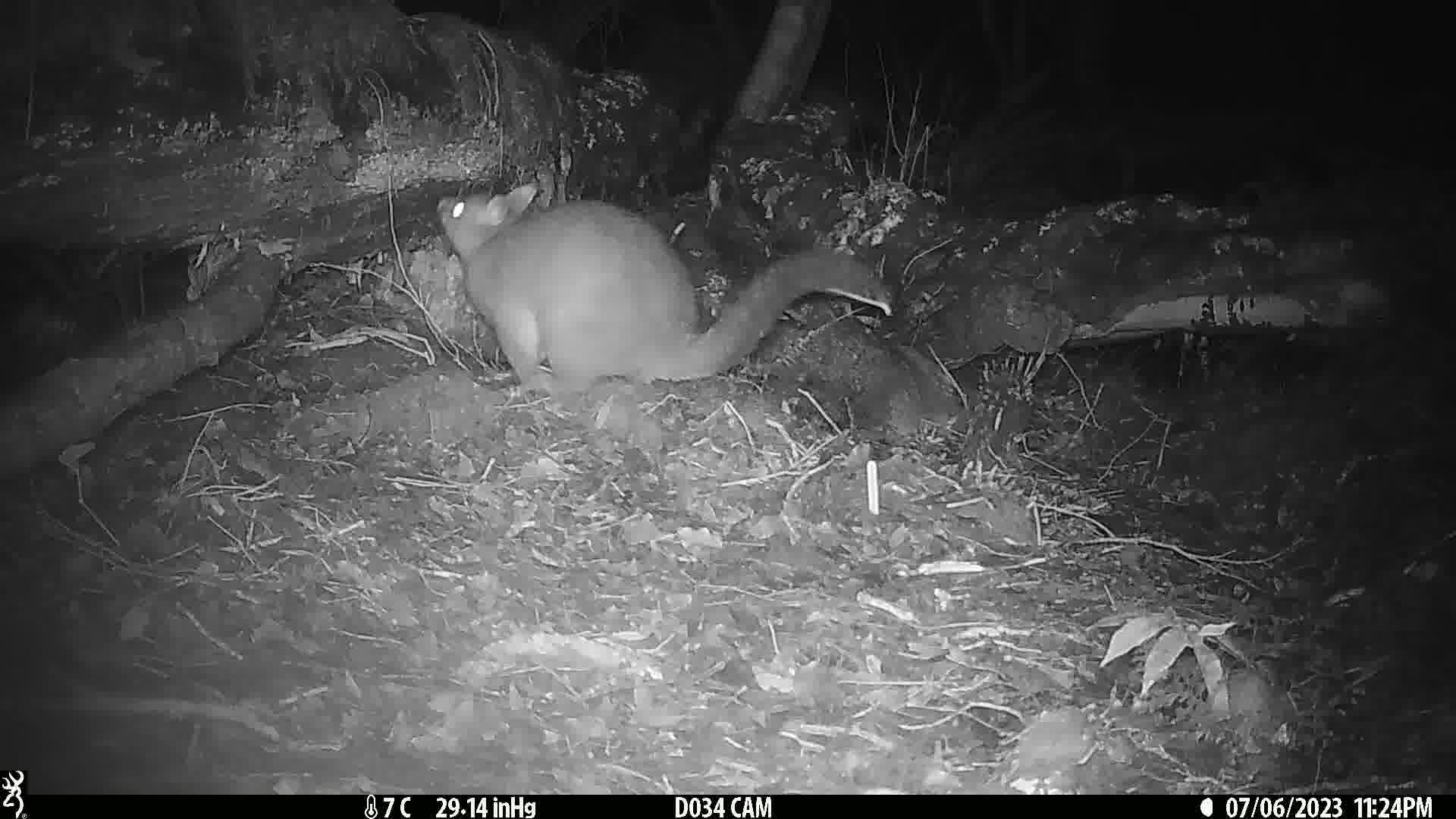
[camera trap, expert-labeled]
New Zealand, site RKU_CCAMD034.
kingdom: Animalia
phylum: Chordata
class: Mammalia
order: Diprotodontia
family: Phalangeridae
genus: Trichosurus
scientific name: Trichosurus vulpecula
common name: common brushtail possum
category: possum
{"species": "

+ + + +

* _Exercise requirements_
Once you reach the line that contains "kingdom: Animalia", print it and every line after it exactly as written, stopping at the last line of the records and adding nothing.

* _Result of this exercise_
kingdom: Animalia
phylum: Chordata
class: Mammalia
order: Diprotodontia
family: Phalangeridae
genus: Trichosurus
scientific name: Trichosurus vulpecula
common name: common brushtail possum
category: possum
{"species": "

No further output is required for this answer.